Thacher immediately stopped the slide in the second set, breaking Boyajian twice in the first three games. At 4-2, Boyajian serving, the five-deuce game went to Thacher, and Boyajian asked for a trainer, complaining of stomach pain. When play resumed, Thacher held for the set, and the ensuing ten-minute rest break didn't appear to help Boyajian, as he was immediately broken in the third set's opening game, and received a point penalty for racquet abuse.
Even though Thacher started his service game up 15-0 due to that outburst, he was broken, but won four of the next five games for a 5-2 lead in the third.
Serving for the match at 5-2, Thacher was up 30-0, and three points later, held his first match point.
Playing noticeably more agressively, Boyajian shut the door on Thacher's first opportunity with a deft backhand volley. Taking his time, stretching and going to his towel, Thacher's deliberate play couldn't stem the tide and he dropped the next two points to make it 5-3.
With Boyajian serving at 3-5, in no time it was 15-40 and Thacher had two more match points.
On the first, Thacher was inside the service line to put away a sitter. Boyajian was out of the play, having guessed wrong, but Thacher hit the ball off his frame, sending it wide and long. As 2000 fans gasped in disbelief, Thacher prepared for his third chance to end the match.
A drop volley by Thacher brought the speedy Boyajian toward the net; shoveling it back, Boyajian retreated in time to hit a scintillating deep forehand winner off Thacher's reply. Two Thacher errors later and it was 5-4, but still the Californian had the match on his racquet. A missed volley by Thacher, an incredible Boyajian passing-shot winner off an overhead and a shanked forehand by Thacher gave the Floridian a 0-40 advantage and a reason to loudly urge himself to "C'mon, fight." Another Thacher forehand error made it 5-5, and although Thacher had a break point in the next game, both players held to force the tiebreak.
After over two and a half hours on the court, neither boy was exuding energy and after the second point in the tiebreak, Boyajian was bent over holding his shorts. But he managed two winners--a passing shot and a drop volley--for a 3-1 lead, at which time Thacher called for a trainer.
During the medical timeout, the trainer had Thacher lie on his stomach and bend his legs, and within minutes he was back on Court One. Boyajian won the next two points for a 5-1 lead however, and as they changed ends, Thacher was on the brink of elimination. But suddenly it was 5-4 on Thacher's serve, after Boyajian lost both of his serve points, one on a double fault. It was then Thacher's turn to double-fault, giving Boyajian his first match point, and sensing that the tension of the situation was overwhelming the players, the crowd clapped loudly before Thacher stepped up to serve again.
After he missed his first serve at 6-5, everyone held their breath, but his second landed safely in and Thacher passed Boyajian to stay alive.

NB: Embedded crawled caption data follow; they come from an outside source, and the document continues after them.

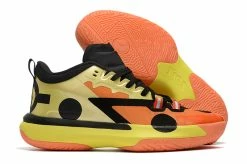Fit Sporting Goods Naruto X Jordan Zion 1 “Kyuubi” Yellow/Orange-Black DQ4706-780 For Sale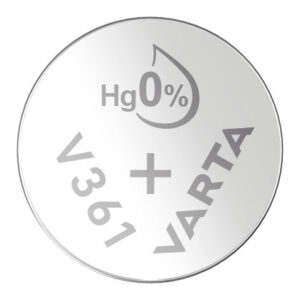 Varta 361 Knopfzelle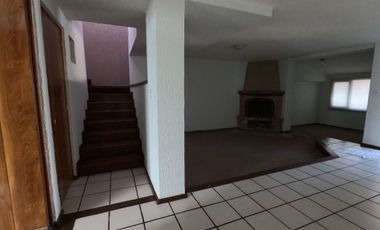 Casa en Renta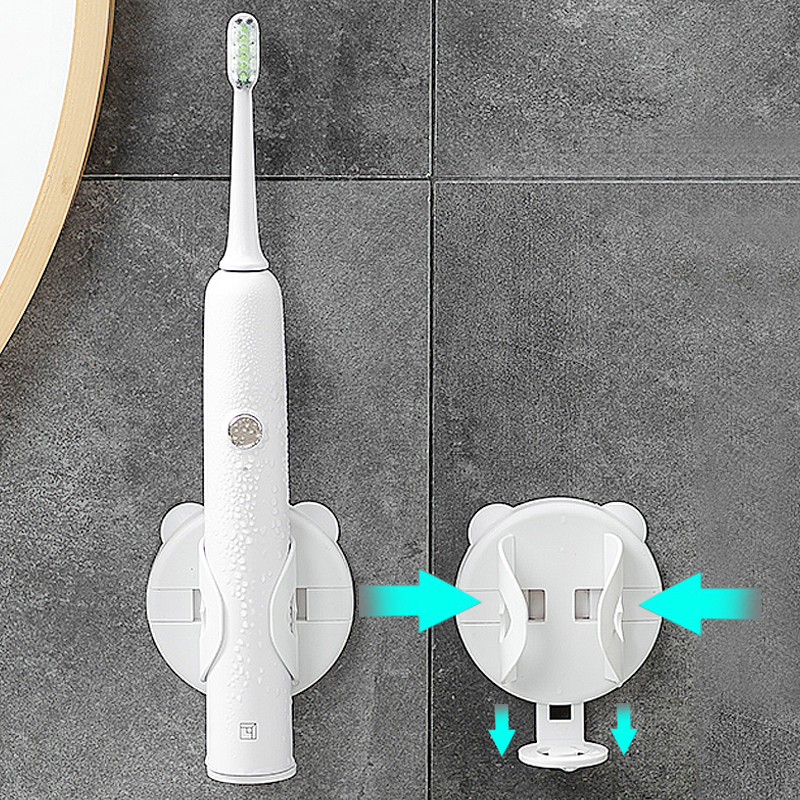 自动收合电动牙刷架家の物语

But there were no more heroics left for Thacher-- Boyajian stroked a first serve and aggressively challenged Thacher's return. When Thacher's reply went long, Boyajian had his third National title of 2006, and both players received a standing ovation from the crowd. Boyajian, however, was not able to truly enjoy it.
Although he managed to stay upright during the trophy ceremony, Boyajian could muster only a brief postmatch press conference. With his focus no longer on the tennis match, Boyajian began to feel nauseous and within an hour of his match's conclusion, was vomiting.
Usually animated and gregarious, Boyajian was pale and quiet, lying down at any opportunity, including while waiting for his flight home to Ft. Lauderdale via Detroit.
Donald Young celebration was muted due to the food poisoning of his opponent; Boyajian's due to his own. But both have etched their names in the record books and are a part of the history of the Nats at the Zoo.